История Павлика Морозова на 99 процентов выдуманная. Скорее всего, никого он не разоблачал, — просто не мог знать, что делает его отец и кому он выдаёт незаконные справки, по той простой причине, что отец ушел из семьи. Никак не мог он быть боевым пионером, потому что пионерская организация в селе была создана уже после его гибели. Все это фальшивка, раздутая и разукрашенная пропагандистами.
Но этим она и интересна. Сталинской пропаганде в начале 30-х годов понадобился пример мальчика, который готов пойти против родного отца ради интересов государства, ради построения коммунизма, ради товарища Сталина. И образ сына, донесшего на собственного отца, становится примером для множества детей и взрослых — в 1937 году в Артеке проходил слет детей, "повторивших подвиг Павлика Морозова". И дело не только в детях, и подвигом не обязательно должны быть доносы. Просто все должны знать, что дела государственные важнее дел личных, что ради государства можно пожертвовать своей молодой жизнью, броситься на амбразуру, отречься от родителей, друзей, жены, мужа — или пожертвовать чужой жизнью, толкнуть другого на амбразуру, потребовать, чтобы тот отрекся от родителей, друзей, жены, мужа…
Как говаривал еще Антон Павлович Чехов "Если тебе изменила жена, радуйся, что она изменила тебе, а не отечеству".
Не буду говорить, что такая система ценностей характерна только для сталинской эпохи. Она типична для тех обществ, в которых государство, великая идея, религиозная истина значат больше, чем отдельный человек. И вот уже в древнем Риме отец-консул приговаривает сына к смерти за то, что тот нарушил его приказ, брат убивает жениха сестры, спасая отечество, а потом еще и сестру, потому что та оплакивала жениха, а отец предпочитает заколоть собственную дочь, чтобы только она не попала в руки преследующего ее мерзавца (нет бы мерзавца заколоть?).
А потом пройдет много веков и, народовольцы решат убить Александра II — между прочим, царя, который отменил крепостное право, рекрутскую повинность и цензуру, а ввел суд присяжных и земское самоуправление — но с их точки зрения был виновен в бедствиях крестьян. И ради этого можно было пожертвовать собственными жизнями — а еще жизнями десятков других, вообще ни в чем неповинных людей. Степан Халтурин будет проносить динамит во дворец, прятать его в своей каморке, спать прямо на взрывчатке — а потом заложит ее под царской столовой и устроит взрыв. И ведь понимал прекрасно, что кроме столь ненавистного царя должны погибнуть все, кто будут с ним обедать, и те, кто будут ему прислуживать, и те, кто будут стоят в охране. Царя это взрыв даже не задел — а вот тех самых простых людей, которых они собирались защищать, — уничтожил — прислугу, охрану.

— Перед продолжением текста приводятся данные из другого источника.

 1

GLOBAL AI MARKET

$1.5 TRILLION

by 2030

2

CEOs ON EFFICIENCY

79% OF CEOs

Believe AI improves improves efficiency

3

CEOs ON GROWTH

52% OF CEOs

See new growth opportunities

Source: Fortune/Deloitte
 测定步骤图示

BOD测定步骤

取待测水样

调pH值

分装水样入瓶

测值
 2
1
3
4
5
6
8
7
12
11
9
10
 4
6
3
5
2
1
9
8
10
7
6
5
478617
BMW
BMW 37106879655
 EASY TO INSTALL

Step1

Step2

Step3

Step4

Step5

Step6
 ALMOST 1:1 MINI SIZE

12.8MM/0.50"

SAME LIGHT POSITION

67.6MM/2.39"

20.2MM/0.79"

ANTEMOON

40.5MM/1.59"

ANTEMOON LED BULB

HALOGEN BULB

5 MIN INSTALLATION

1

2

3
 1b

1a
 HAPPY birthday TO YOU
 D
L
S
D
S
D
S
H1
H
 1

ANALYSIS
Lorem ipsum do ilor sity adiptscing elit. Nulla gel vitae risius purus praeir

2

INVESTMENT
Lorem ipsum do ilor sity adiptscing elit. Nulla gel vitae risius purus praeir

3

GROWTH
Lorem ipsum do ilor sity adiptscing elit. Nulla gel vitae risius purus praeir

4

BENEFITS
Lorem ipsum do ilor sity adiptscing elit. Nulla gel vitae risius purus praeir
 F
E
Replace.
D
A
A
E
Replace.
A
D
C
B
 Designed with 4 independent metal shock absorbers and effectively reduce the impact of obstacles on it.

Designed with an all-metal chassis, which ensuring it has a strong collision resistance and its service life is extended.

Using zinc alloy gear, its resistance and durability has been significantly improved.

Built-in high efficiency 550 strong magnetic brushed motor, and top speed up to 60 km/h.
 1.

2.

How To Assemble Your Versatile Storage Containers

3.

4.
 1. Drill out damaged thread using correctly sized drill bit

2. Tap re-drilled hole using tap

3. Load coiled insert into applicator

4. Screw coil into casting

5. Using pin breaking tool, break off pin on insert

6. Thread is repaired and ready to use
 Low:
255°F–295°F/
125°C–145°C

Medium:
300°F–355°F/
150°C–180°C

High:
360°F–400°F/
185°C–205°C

А уж когда Николая II расстреливали, то конечно, и жену надо было уничтожить, и наследника, и дочек, и доктора, и повара, и лакея, и горничную — ради святого дела, не просто так.
Таких историй можно найти огромное количество — иногда их рассказывают так, что человек, поставивший общественное выше личного, выглядит святым героем, иногда — бесчувственной машиной. Наверное, в этом и состоит трагическая сложности истории, и те, кто ради высоких идеалов отрекаются от близких, доносят на отца, жертвуют другими людьми, идут с топором убивать старушку — действительно трагические и сложные персонажи.
А вот те, кто смеют говорить, что так, мол, и надо, что исторический путь — это не тротуар Невского проспекта, что революцию не сделаешь, не запачкав ручек, и, мол, давай, не иди ни на какие компромиссы, не поддавайся шантажу, не думай о муже, который сидит в тюрьме, о детях, с которыми озверевший режим может сделать что угодно — думай только о высоких идеалах, бери пример с того, кто тебя поучает, сидя на своем диване, — вот эти люди, кто бы они ни были, кремлевские пропагандисты или правозащитники со стажем — они ничтожества и подлецы. Вот, собственно и все.